Using its Global Economic Model, Oxford Economics noted that raising expenditure by around 5 per cent of GDP over the next four quarters and phasing out the additional support in a gradual manner can increase 2021 GDP by Rs 19 lakh crore (trillion) and bring it just 2 per cent below pre-Coronavirus baseline.
According to this model, the government’s fiscal deficit will balloon towards 9 per cent in 2021, but will fall to around 4.5 per cent by 2024.

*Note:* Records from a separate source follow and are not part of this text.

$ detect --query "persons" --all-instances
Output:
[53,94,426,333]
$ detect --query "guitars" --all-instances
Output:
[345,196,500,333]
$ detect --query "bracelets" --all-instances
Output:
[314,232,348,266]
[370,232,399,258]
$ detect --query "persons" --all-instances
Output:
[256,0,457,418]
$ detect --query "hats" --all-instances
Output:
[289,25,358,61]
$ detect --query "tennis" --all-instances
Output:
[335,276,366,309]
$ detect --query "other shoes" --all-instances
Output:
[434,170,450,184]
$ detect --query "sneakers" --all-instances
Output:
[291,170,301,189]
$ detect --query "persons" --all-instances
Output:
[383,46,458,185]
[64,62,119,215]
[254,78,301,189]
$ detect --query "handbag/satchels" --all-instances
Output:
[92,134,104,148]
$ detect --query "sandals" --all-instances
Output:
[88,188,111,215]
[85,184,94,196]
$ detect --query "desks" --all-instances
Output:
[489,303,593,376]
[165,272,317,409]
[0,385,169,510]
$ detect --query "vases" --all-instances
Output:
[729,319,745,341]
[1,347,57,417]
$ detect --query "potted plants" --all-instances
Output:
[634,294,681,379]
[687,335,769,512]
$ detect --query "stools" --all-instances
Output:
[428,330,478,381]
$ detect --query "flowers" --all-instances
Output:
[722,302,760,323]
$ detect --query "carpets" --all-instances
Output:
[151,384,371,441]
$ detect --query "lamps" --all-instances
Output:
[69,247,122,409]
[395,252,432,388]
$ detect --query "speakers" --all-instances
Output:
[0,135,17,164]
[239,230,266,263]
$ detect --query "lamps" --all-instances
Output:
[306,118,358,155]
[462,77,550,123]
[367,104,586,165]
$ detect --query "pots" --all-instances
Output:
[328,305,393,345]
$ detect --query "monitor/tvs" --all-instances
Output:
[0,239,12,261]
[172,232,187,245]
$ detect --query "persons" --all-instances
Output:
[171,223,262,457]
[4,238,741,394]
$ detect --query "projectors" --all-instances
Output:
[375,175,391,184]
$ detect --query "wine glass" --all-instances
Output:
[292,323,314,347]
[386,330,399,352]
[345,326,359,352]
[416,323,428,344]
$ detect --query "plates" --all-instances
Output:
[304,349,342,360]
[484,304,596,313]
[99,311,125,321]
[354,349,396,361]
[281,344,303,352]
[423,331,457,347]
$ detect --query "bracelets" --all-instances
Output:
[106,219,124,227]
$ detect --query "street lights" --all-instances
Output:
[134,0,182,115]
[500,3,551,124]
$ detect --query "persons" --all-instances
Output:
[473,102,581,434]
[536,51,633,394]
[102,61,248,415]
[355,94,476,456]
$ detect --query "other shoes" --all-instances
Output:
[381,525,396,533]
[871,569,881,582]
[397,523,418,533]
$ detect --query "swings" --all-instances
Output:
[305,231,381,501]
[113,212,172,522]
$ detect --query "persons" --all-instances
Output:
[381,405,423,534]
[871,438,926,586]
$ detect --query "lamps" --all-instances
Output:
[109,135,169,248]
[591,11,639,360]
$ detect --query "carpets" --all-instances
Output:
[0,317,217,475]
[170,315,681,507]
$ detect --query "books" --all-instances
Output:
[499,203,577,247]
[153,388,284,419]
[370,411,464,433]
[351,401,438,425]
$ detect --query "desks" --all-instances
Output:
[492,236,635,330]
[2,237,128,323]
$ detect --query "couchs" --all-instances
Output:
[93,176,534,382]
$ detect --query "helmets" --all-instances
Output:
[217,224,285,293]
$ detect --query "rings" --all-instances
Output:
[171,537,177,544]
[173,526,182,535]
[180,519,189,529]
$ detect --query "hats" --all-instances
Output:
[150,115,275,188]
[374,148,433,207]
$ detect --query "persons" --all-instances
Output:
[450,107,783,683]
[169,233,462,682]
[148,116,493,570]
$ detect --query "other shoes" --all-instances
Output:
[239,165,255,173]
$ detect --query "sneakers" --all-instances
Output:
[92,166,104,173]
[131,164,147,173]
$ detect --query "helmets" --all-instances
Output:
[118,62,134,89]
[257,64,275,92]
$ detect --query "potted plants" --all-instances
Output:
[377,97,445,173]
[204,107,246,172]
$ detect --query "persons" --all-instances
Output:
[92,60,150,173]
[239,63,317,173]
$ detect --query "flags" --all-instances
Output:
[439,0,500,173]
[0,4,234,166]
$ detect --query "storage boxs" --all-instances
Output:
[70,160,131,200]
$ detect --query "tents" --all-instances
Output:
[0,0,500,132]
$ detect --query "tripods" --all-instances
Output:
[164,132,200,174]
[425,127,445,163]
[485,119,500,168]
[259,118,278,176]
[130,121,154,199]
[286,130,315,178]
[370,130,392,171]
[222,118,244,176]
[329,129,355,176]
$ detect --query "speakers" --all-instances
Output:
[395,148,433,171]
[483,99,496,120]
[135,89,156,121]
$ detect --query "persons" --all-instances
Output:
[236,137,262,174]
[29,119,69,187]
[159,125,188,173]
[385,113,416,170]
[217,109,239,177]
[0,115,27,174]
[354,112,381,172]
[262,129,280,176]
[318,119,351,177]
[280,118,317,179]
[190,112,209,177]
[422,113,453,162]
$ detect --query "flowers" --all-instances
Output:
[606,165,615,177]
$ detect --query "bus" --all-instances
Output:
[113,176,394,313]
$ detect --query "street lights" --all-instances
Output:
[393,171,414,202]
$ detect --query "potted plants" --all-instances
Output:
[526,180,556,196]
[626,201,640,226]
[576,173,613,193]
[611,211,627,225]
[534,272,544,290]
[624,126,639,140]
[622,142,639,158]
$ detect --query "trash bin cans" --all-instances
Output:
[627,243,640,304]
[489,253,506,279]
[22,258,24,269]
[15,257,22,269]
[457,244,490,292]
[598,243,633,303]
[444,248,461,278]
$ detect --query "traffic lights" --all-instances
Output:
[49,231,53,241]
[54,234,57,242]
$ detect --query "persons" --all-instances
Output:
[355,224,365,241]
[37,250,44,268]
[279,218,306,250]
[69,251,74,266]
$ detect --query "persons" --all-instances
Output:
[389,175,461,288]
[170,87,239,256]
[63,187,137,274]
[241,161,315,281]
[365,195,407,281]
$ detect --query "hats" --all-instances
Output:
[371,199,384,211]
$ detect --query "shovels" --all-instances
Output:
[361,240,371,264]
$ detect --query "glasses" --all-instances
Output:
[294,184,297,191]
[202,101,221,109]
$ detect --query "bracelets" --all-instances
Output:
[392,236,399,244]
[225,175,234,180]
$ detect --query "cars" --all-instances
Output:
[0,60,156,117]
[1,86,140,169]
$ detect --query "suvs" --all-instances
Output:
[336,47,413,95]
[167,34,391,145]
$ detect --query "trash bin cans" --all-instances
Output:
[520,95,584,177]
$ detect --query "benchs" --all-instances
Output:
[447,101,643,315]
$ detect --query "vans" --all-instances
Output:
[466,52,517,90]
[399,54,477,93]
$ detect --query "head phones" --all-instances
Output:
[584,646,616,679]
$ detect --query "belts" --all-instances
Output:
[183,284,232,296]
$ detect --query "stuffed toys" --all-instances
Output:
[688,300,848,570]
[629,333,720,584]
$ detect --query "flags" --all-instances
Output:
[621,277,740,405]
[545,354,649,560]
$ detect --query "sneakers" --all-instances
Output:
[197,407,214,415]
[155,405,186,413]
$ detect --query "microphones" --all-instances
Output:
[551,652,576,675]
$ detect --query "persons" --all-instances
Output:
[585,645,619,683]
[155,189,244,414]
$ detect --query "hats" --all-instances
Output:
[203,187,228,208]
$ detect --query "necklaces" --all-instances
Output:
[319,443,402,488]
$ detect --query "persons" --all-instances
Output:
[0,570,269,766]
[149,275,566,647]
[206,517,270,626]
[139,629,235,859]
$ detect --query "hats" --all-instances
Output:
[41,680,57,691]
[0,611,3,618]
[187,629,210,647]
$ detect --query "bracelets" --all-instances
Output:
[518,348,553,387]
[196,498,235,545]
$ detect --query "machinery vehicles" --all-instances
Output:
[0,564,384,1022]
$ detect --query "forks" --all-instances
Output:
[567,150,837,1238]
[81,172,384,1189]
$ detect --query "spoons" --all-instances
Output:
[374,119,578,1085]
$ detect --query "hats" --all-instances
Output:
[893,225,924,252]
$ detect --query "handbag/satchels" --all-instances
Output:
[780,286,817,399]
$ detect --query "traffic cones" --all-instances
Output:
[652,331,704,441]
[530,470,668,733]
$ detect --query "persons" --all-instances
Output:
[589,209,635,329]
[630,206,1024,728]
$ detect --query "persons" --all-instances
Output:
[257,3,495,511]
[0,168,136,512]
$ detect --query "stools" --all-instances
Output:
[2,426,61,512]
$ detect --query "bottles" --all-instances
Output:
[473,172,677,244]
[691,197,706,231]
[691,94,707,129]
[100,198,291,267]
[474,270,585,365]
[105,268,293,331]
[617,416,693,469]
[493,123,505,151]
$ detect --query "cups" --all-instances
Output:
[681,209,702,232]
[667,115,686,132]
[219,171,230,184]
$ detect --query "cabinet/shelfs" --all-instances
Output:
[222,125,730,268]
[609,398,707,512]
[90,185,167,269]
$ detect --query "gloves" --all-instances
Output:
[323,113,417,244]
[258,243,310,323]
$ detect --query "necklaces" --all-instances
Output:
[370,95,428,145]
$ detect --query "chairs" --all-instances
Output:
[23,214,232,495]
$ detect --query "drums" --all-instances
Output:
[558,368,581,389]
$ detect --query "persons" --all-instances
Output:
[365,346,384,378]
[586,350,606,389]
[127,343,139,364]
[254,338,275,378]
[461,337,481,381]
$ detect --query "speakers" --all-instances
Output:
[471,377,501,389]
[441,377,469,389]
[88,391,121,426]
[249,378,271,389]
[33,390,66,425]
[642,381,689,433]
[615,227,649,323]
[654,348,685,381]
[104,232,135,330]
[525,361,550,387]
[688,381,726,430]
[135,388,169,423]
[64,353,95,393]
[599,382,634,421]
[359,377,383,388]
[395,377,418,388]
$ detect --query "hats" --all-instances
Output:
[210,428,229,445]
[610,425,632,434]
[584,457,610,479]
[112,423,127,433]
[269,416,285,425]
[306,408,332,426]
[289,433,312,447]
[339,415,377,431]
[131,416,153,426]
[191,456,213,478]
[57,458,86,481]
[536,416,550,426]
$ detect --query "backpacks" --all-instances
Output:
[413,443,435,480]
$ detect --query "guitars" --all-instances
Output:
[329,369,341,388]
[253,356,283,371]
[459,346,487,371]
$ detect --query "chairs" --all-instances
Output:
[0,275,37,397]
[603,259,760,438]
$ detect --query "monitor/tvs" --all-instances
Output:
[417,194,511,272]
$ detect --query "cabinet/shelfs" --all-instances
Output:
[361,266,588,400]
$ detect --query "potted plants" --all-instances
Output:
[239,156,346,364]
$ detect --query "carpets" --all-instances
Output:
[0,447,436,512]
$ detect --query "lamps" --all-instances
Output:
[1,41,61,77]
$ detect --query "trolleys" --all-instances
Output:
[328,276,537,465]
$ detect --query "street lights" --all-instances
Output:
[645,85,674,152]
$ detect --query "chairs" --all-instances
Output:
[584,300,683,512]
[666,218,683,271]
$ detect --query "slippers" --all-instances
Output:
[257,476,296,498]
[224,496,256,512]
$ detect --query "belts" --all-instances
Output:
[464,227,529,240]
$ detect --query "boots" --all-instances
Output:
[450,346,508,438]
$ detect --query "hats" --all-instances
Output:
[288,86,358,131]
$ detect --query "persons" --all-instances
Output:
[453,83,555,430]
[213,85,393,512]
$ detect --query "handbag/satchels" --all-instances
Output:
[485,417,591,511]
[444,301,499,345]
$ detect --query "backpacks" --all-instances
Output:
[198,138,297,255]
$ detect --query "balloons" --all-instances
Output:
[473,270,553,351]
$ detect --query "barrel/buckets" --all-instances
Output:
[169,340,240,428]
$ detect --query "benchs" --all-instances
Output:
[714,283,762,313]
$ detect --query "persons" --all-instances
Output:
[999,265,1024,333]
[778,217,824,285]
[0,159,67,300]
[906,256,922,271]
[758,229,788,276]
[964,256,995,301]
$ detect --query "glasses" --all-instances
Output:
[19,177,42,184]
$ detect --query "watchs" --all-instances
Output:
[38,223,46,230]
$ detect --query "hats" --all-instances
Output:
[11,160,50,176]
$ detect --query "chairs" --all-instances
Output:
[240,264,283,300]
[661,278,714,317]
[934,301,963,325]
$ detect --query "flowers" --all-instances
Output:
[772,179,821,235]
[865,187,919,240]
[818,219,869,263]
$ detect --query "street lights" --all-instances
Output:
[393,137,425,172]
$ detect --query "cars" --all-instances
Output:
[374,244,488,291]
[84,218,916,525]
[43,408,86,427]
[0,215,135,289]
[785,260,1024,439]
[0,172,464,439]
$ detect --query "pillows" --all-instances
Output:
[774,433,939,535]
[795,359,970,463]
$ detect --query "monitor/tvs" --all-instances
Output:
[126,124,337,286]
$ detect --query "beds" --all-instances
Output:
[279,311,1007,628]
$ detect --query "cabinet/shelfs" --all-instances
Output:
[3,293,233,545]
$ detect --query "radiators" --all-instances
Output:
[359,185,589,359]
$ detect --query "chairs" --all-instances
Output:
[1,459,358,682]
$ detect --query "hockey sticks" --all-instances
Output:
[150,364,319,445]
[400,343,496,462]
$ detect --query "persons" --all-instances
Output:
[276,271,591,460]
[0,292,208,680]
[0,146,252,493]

The report projected a continuation of falling investment rate, as highly leveraged balance sheets not only impinge on the sectors’ appetite for fresh investments, but also make banks increasingly reluctant to extend credit to them. The share of total investment in India’s GDP has trended lower since 2012, led by a deceleration in private investment growth, and a “broad-based fall in future investment rates” is likely.

Two Covid-related developments — suspension of Insolvency and Bankruptcy Code (IBC) and loan moratoriums — are expected to prolong the investment recovery process.

“With (IBC) avenue for identifying distressed businesses closed for the time being, banks are likely to exercise higher discretion in extending credits to corporates,” the report said, adding the bankruptcy process is expected to be slower even after it is reinstated, delaying recovery of bad loans.